### Exercise requirements
Put the lines below into a JSON list of strings, one string per line, starting at the line that contains "Looking upon this" and ending with the last line. Leave out blank lines and pictures.

** BEGIN **

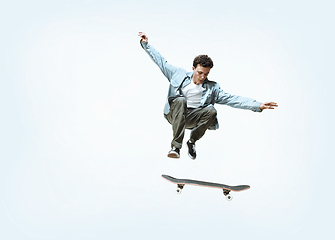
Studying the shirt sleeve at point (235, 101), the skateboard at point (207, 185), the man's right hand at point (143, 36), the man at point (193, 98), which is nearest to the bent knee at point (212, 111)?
the man at point (193, 98)

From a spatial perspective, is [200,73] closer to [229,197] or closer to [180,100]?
[180,100]

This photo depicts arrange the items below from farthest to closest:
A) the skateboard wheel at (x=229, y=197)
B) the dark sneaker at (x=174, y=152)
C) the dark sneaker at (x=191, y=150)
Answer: the skateboard wheel at (x=229, y=197)
the dark sneaker at (x=191, y=150)
the dark sneaker at (x=174, y=152)

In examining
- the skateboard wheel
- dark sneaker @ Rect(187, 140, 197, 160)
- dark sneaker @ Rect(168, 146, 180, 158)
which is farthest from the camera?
the skateboard wheel

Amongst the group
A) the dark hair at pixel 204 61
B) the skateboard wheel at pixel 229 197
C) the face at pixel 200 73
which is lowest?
the skateboard wheel at pixel 229 197

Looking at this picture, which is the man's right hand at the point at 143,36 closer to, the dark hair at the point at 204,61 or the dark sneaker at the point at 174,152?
the dark hair at the point at 204,61

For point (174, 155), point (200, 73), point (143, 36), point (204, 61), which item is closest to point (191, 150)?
point (174, 155)

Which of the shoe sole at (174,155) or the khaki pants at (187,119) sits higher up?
the khaki pants at (187,119)

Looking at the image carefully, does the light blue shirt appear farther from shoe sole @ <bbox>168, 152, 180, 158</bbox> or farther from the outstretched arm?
shoe sole @ <bbox>168, 152, 180, 158</bbox>

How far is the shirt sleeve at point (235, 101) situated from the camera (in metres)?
3.95

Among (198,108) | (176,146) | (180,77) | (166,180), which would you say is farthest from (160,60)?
(166,180)

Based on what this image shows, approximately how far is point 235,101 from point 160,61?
0.81m

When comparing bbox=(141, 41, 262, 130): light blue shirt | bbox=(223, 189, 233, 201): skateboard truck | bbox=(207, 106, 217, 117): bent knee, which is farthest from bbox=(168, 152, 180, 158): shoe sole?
bbox=(223, 189, 233, 201): skateboard truck

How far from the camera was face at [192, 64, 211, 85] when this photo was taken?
396 cm

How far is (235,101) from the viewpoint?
4.03m
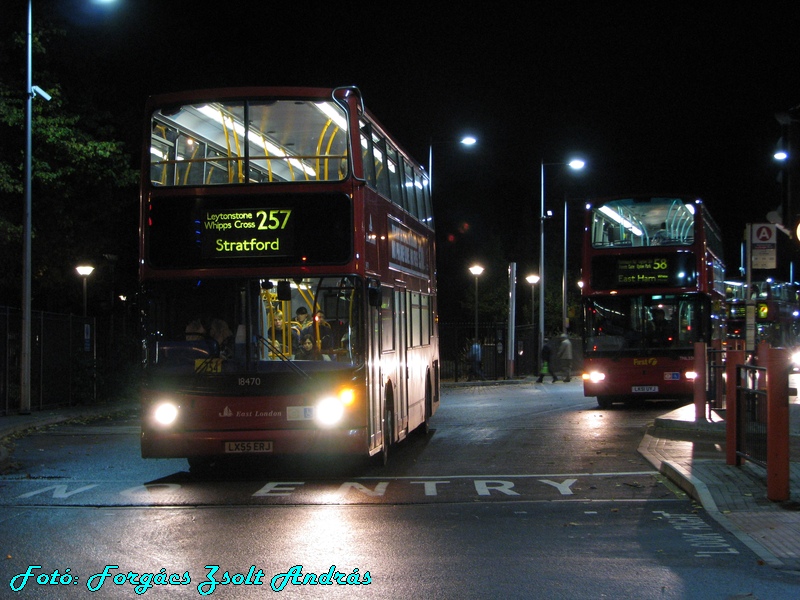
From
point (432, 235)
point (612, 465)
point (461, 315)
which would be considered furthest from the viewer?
point (461, 315)

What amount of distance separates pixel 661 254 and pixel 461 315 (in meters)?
46.4

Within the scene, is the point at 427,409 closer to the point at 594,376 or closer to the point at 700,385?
the point at 700,385

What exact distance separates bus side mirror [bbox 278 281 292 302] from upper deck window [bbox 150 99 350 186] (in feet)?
3.90

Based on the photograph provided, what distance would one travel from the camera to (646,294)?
22.8 meters

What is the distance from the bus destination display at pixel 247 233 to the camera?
1207 centimetres

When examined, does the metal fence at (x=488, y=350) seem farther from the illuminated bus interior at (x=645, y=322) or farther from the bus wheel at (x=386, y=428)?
the bus wheel at (x=386, y=428)

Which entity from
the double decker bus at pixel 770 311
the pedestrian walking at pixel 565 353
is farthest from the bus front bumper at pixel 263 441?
the double decker bus at pixel 770 311

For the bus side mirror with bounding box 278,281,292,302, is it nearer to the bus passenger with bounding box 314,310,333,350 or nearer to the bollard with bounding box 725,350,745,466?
the bus passenger with bounding box 314,310,333,350

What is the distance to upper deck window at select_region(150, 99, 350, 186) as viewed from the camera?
12.2 m

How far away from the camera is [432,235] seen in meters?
19.6

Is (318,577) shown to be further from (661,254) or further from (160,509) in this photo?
(661,254)

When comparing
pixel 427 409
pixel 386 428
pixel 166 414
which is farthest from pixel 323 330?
pixel 427 409

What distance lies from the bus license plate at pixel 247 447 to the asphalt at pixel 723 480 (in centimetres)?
358

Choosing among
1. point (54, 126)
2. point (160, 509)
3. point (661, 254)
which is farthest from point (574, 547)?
point (54, 126)
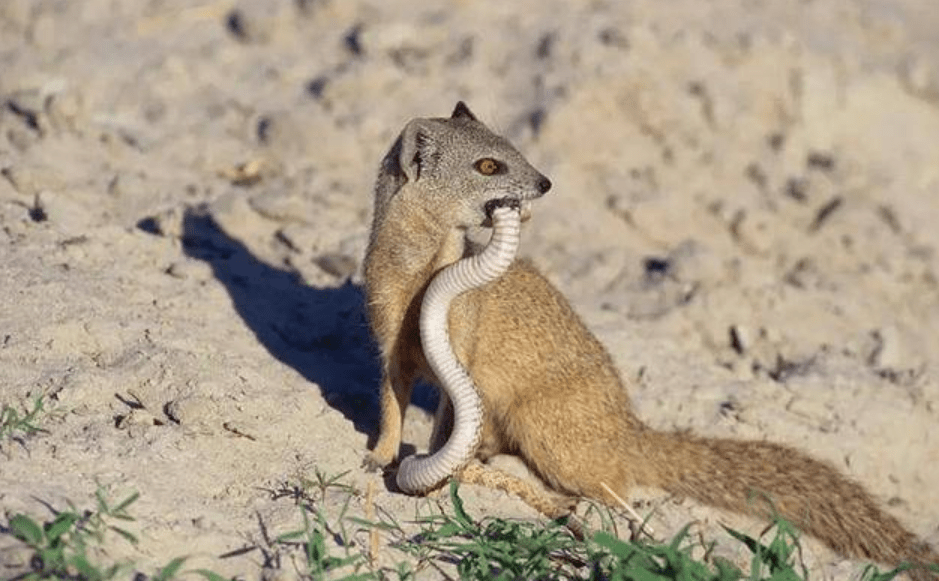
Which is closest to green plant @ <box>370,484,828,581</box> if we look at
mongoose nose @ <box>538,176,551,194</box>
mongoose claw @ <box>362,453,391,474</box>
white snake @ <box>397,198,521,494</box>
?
white snake @ <box>397,198,521,494</box>

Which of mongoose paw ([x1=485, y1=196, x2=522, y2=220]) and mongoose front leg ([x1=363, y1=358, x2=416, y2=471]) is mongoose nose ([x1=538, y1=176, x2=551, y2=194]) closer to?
mongoose paw ([x1=485, y1=196, x2=522, y2=220])

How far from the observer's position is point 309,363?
4633mm

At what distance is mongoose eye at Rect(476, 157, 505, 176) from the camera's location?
3.88 metres

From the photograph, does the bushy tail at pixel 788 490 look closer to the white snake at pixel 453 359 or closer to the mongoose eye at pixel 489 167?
the white snake at pixel 453 359

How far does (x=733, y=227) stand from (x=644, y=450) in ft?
7.32

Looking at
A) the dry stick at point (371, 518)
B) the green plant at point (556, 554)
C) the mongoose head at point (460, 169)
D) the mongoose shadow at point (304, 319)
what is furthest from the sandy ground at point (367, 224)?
the mongoose head at point (460, 169)

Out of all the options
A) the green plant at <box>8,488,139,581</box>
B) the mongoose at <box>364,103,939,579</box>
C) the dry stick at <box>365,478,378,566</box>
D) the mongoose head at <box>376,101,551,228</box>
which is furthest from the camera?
the mongoose at <box>364,103,939,579</box>

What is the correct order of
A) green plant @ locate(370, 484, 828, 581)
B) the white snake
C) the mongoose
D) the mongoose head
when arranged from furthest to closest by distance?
the mongoose, the mongoose head, the white snake, green plant @ locate(370, 484, 828, 581)

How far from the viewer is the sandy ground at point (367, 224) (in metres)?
3.88

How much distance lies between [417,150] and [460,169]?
0.52 feet

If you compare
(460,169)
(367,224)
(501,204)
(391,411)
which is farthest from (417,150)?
(367,224)

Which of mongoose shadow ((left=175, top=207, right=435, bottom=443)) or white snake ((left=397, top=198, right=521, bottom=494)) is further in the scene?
mongoose shadow ((left=175, top=207, right=435, bottom=443))

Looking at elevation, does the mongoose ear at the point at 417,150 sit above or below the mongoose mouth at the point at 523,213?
above

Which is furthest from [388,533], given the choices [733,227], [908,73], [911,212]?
[908,73]
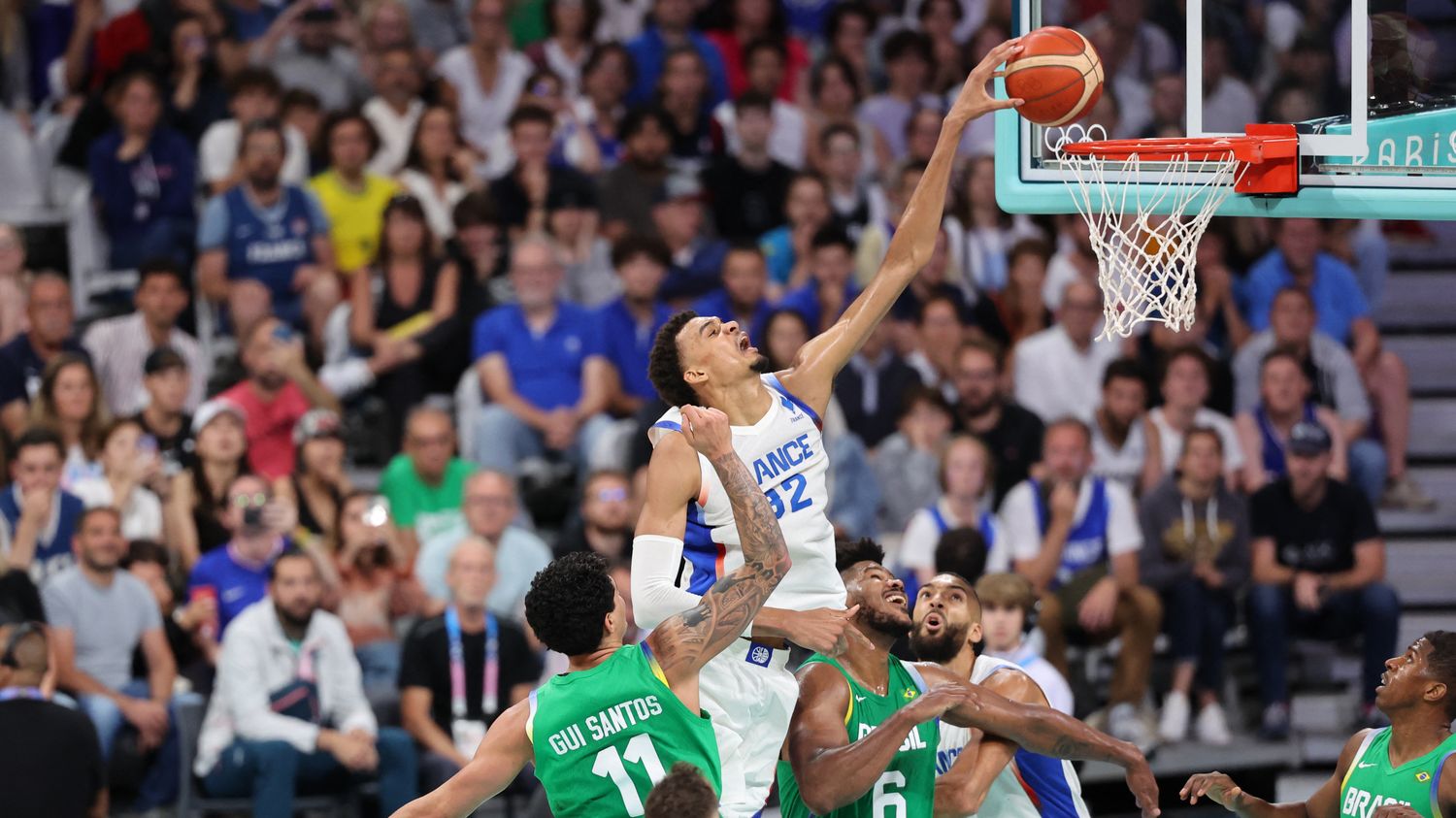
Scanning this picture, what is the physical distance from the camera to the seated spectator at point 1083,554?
9992mm

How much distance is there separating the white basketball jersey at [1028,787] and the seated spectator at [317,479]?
14.2 feet

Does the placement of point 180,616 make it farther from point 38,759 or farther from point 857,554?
point 857,554

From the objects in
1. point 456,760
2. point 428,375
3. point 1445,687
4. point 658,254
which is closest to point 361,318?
point 428,375

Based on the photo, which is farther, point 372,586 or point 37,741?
point 372,586

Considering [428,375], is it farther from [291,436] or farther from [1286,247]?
[1286,247]

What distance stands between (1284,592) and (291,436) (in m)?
5.15

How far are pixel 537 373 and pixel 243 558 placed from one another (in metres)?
2.10

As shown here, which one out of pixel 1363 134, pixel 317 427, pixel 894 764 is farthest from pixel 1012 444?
pixel 894 764

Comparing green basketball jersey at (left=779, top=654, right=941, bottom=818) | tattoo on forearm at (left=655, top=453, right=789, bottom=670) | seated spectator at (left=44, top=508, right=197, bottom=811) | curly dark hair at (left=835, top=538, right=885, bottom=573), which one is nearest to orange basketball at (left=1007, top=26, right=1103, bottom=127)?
curly dark hair at (left=835, top=538, right=885, bottom=573)

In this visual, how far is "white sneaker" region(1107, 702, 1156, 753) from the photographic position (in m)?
9.87

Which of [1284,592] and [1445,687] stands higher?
[1445,687]

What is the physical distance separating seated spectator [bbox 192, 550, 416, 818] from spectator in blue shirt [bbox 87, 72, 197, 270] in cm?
331

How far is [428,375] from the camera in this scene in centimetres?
1133

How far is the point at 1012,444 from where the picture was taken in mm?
10711
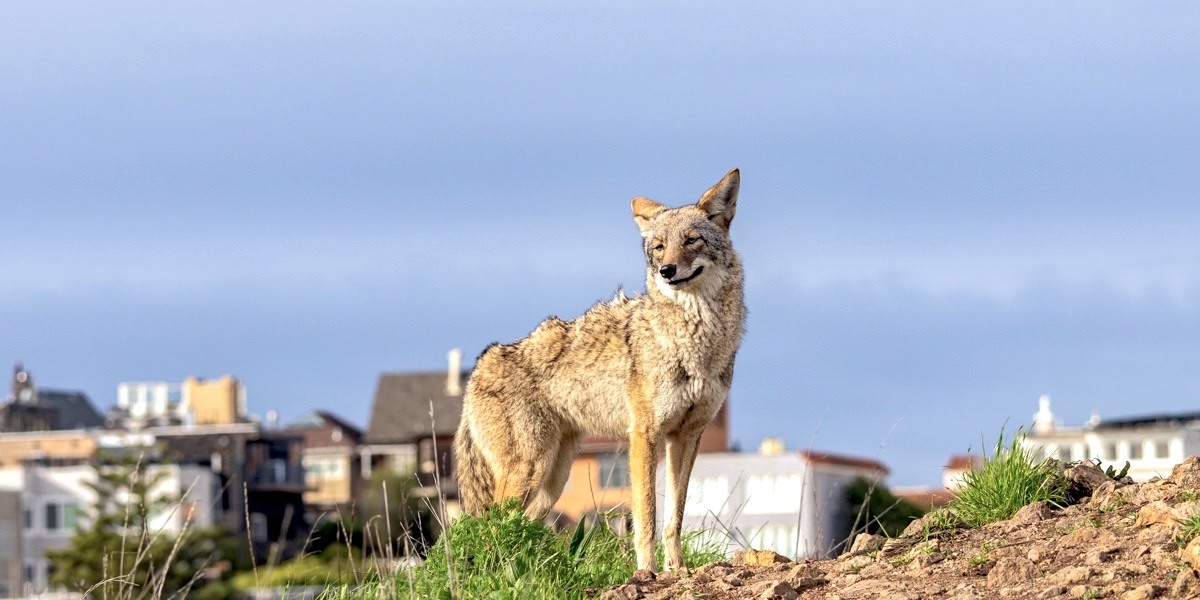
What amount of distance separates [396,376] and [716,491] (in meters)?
28.7

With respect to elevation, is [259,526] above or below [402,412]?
below

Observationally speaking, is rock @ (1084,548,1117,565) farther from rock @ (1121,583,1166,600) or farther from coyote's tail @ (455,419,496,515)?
coyote's tail @ (455,419,496,515)

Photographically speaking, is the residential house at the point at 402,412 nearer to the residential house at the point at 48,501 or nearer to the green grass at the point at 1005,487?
the residential house at the point at 48,501

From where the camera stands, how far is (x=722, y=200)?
10852mm

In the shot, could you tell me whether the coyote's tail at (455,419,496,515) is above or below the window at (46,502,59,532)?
above

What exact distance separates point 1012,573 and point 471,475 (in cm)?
416

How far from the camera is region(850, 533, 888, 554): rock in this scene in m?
10.5

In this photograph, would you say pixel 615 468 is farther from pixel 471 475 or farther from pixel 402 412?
pixel 402 412

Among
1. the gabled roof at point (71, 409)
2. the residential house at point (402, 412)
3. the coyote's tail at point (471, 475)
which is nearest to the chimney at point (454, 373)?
the residential house at point (402, 412)

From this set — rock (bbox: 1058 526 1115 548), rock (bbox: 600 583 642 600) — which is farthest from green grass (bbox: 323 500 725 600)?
rock (bbox: 1058 526 1115 548)

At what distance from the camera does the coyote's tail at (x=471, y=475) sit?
1162 cm

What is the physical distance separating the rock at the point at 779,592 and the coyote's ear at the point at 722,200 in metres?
2.51

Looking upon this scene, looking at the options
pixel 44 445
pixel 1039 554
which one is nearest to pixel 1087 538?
pixel 1039 554

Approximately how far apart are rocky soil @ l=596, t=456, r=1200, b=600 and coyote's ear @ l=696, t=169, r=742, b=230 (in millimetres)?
2178
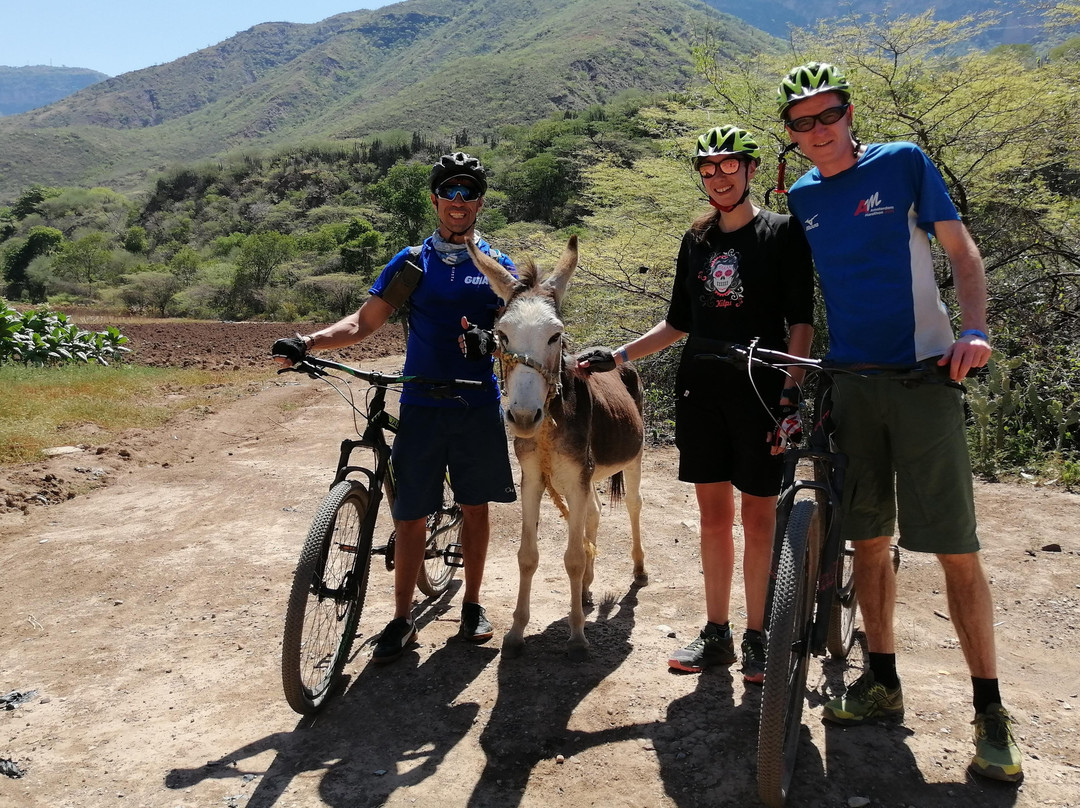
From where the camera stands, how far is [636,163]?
46.1ft

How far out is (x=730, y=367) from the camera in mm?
3820

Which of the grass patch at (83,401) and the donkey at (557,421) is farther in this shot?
the grass patch at (83,401)

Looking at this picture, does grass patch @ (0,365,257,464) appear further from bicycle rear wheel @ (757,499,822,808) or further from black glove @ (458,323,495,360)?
bicycle rear wheel @ (757,499,822,808)

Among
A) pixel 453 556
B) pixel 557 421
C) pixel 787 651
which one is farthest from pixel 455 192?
pixel 787 651

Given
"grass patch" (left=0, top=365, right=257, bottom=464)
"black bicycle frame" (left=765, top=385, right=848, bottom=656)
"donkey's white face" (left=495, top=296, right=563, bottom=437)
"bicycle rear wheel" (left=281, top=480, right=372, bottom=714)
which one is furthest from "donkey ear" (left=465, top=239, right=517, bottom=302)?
"grass patch" (left=0, top=365, right=257, bottom=464)

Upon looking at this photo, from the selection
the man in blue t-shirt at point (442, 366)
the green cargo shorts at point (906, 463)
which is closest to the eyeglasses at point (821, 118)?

** END **

### Final answer
[
  "Looking upon this scene, looking at the options",
  "pixel 44 445",
  "pixel 1039 554",
  "which one is nearest to pixel 1087 538?",
  "pixel 1039 554",
  "Approximately how far apart are rocky soil @ l=596, t=456, r=1200, b=600 and coyote's ear @ l=696, t=169, r=742, b=230 (in millimetres)?",
  "2178",
  "From where the camera stands, how far is [636,163]?",
  "46.1ft",
  "How far out is (x=730, y=367) from the camera in mm?",
  "3820",
  "Which of the grass patch at (83,401) and the donkey at (557,421) is farther in this shot?",
  "the grass patch at (83,401)",
  "Looking at this picture, does grass patch @ (0,365,257,464) appear further from bicycle rear wheel @ (757,499,822,808) or further from black glove @ (458,323,495,360)?",
  "bicycle rear wheel @ (757,499,822,808)",
  "Among",
  "A) pixel 453 556",
  "B) pixel 557 421",
  "C) pixel 787 651",
  "which one is farthest from pixel 455 192?",
  "pixel 787 651",
  "Given",
  "\"grass patch\" (left=0, top=365, right=257, bottom=464)",
  "\"black bicycle frame\" (left=765, top=385, right=848, bottom=656)",
  "\"donkey's white face\" (left=495, top=296, right=563, bottom=437)",
  "\"bicycle rear wheel\" (left=281, top=480, right=372, bottom=714)",
  "which one is furthest from \"donkey ear\" (left=465, top=239, right=517, bottom=302)?",
  "\"grass patch\" (left=0, top=365, right=257, bottom=464)",
  "Upon looking at this photo, from the selection",
  "the man in blue t-shirt at point (442, 366)",
  "the green cargo shorts at point (906, 463)",
  "which is closest to the eyeglasses at point (821, 118)?"
]